Column: Market review

Distribution transformers market

Abstract:

Global distribution transformers market reached around $5.5 billion in 2018 (up to 600 kVA and below 40 kV). The majority of this demand, around 74 %, came from distribution utilities globally, followed by 19 % from industry and around 7 % from power generation. As a general trend, market in emerging countries is mostly driven by new additions along with replacements, while in developed markets, including western Europe and North America, most of the demand is due to end-of-life replacements. Distributed generation and electric vehicle supply infrastructure are also influencing demand in certain countries around the world.

Some of the leading players in the distribution transformers market today are ABB, Schneider Electric, SGB-SMIT, Siemens, Crompton Greaves, Ormazabal, WEG, Jinpan and Voltamp transformers. ABB, Schneider Electric, SGB-SMIT, Ormazabal and Siemens (esp. for dry-type) have a big share of global transformers market and are well positioned in multiple countries around the globe to maintain their market position.

Keywords: distribution transformers market, oil-immersed, dry-type, cast resin, industrial

Distribution transformers: Navigating regional market differences

Market characteristics and business practices for the distribution transformer market can vary across regions and countries. Success in one part of the world does not necessarily lead to success in other parts of the world as the regulatory structure, market structure, and business practices can vary significantly. According to a recent study conducted by Power Technology Research, the distribution substation market continues to grow.

Top level regional differences

In most cases, the market setting in these regions follows the standard model, where a central electricity authorities or regulatory body, working directly under the ministry of power or energy, is responsible for the regulation of the generation, transmission, and distribution sectors.
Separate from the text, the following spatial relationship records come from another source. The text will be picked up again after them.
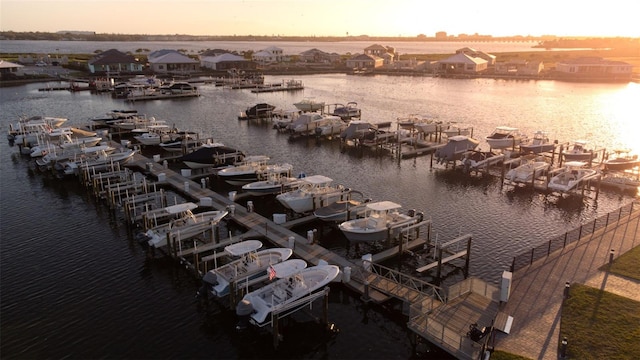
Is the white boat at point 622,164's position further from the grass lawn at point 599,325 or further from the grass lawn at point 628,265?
the grass lawn at point 599,325

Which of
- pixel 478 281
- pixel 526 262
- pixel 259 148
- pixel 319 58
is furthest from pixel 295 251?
pixel 319 58

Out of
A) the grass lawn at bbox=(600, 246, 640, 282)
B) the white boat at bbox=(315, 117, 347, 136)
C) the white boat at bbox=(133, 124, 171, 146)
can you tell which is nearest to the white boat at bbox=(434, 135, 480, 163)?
the white boat at bbox=(315, 117, 347, 136)

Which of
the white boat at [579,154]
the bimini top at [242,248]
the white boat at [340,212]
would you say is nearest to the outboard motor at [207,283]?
the bimini top at [242,248]

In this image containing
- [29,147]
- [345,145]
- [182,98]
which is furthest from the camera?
[182,98]

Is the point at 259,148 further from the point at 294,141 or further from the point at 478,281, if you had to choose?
the point at 478,281

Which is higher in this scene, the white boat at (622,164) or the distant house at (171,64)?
the distant house at (171,64)

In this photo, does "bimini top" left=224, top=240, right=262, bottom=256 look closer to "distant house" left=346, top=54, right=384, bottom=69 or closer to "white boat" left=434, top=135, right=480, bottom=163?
"white boat" left=434, top=135, right=480, bottom=163
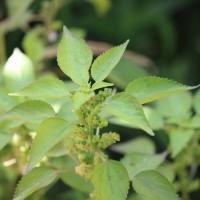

These regulatory bodies are also responsible for setting tariffs and policies, but they are not involved in equipment planning and procurement.

Middle East and Africa region (MEA)

A few major players contribute to 60 – 70 % of the generation and in most countries of the region, the transmission is controlled by one utility. In most cases, the transmission utility is also involved in the distribution. In Africa, rural electrification agencies are common.

Transformer sales typically are made through engineering, procurement, construction companies (EPCs), and this is especially true in countries such as Saudi Arabia and South Africa where turnkey business is prominent. In both these countries, local content (in the form of local manufacturing, local workforce, or local ownership) gives an advantage in the bidding process for tenders.